PASSAGE PROVIDED>
★ ★ ★ ★ ★ ★ ★
However, there are cases reported in the literature which support the conclusion that the virus is transmitted through the air. In particular, the paper COVID-19 Outbreak Associated with Air Conditioning in Restaurant, Guangzhou, China, 2020, notes that “Virus transmission in this outbreak cannot be explained by droplet transmission alone. Larger respiratory droplets (>5 μm) remain in the air for only a short time and travel only short distances, generally <1 m”. Indirect Virus Transmission in Cluster of COVID-19 Cases, Wenzhou, China, 2020 notes that “the rapid spread of SARS-CoV-2 in our study could have resulted from spread via fomites (e.g., elevator buttons or restroom taps) or virus aerosolization in a confined public space (e.g., restrooms or elevators). All case-patients other than those on floor 7 were female, including a restroom cleaner, so common restroom use could have been the infection source. For case-patients who were customers in the shopping mall but did not report using the restroom, the source of infection could have been the elevators. The Guangzhou Center for Disease Control and Prevention detected the nucleic acid of SARS-CoV-2 on a doorknob at a patient’s house (5), but Wenzhou Center for Disease Control and Prevention test results for an environmental sample from the surface of a mall elevator wall and button were negative”. Other cases not yet reported in the scientific literature include a Seattle choir rehearsal where 45 have been diagnosed with COVID-19 or ill with the symptoms, despite all attendees required to use hand sanitizer, and a conference in Boston where 77 people became infected. Locations that had sporting events and festivals, where there tends to be singing and shouting, which eject larger and more droplets further distances, have had large COVID-19 outbreaks.
★ ★ ★ ★ ★ ★ ★
RECORDED DATA>
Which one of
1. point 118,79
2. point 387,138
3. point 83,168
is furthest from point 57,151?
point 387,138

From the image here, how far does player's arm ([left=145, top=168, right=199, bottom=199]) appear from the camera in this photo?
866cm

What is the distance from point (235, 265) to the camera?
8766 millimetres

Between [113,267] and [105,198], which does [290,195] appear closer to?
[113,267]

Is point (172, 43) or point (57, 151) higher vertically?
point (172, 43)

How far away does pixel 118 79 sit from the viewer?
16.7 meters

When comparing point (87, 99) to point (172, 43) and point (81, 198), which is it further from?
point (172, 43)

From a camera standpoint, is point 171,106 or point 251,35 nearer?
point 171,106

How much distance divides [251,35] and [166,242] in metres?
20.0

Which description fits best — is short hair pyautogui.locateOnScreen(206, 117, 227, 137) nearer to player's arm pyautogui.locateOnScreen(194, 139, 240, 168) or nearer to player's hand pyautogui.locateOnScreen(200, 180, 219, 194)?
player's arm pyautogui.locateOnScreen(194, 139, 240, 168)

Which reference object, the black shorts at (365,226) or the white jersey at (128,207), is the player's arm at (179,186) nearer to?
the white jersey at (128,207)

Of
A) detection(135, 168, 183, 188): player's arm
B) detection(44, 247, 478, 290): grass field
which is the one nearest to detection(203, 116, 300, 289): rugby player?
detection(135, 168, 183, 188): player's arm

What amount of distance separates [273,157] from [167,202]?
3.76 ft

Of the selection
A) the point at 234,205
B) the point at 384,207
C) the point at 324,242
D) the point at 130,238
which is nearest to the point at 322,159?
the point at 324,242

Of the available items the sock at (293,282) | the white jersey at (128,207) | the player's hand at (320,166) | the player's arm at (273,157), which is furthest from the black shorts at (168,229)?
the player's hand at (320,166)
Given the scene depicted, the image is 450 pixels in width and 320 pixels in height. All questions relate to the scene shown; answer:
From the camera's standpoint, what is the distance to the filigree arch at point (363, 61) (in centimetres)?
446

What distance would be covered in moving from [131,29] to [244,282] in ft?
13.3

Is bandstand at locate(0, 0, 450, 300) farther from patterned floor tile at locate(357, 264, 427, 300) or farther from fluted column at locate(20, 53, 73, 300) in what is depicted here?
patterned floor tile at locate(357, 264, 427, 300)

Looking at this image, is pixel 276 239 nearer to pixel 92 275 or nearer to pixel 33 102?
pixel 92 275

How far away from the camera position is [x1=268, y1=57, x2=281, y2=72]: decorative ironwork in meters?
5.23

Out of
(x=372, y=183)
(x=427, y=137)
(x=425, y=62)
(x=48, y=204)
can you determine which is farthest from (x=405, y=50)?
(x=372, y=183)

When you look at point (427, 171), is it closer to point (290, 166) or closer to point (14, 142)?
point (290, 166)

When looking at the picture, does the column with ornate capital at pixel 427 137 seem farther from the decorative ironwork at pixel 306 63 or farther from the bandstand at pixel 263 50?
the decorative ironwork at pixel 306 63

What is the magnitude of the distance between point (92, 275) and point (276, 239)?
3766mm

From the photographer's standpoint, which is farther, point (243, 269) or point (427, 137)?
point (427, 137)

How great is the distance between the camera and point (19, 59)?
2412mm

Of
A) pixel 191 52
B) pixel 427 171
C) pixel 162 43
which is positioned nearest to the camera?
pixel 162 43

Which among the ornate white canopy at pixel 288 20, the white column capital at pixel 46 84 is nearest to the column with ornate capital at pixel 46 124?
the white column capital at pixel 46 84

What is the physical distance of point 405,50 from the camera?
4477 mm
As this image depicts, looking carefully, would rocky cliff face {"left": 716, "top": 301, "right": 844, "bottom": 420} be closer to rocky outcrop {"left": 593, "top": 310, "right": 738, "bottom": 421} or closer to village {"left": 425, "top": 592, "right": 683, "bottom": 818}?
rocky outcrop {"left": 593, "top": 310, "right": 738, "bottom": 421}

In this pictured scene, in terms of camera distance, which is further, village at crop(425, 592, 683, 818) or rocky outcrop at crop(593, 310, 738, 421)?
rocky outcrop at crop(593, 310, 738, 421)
★ ★ ★ ★ ★ ★ ★
PROMPT> According to the passage about COVID-19 transmission, how many people became infected at the conference in Boston? Rely only on the passage about COVID-19 transmission.

ANSWER> 77 people became infected at the conference in Boston.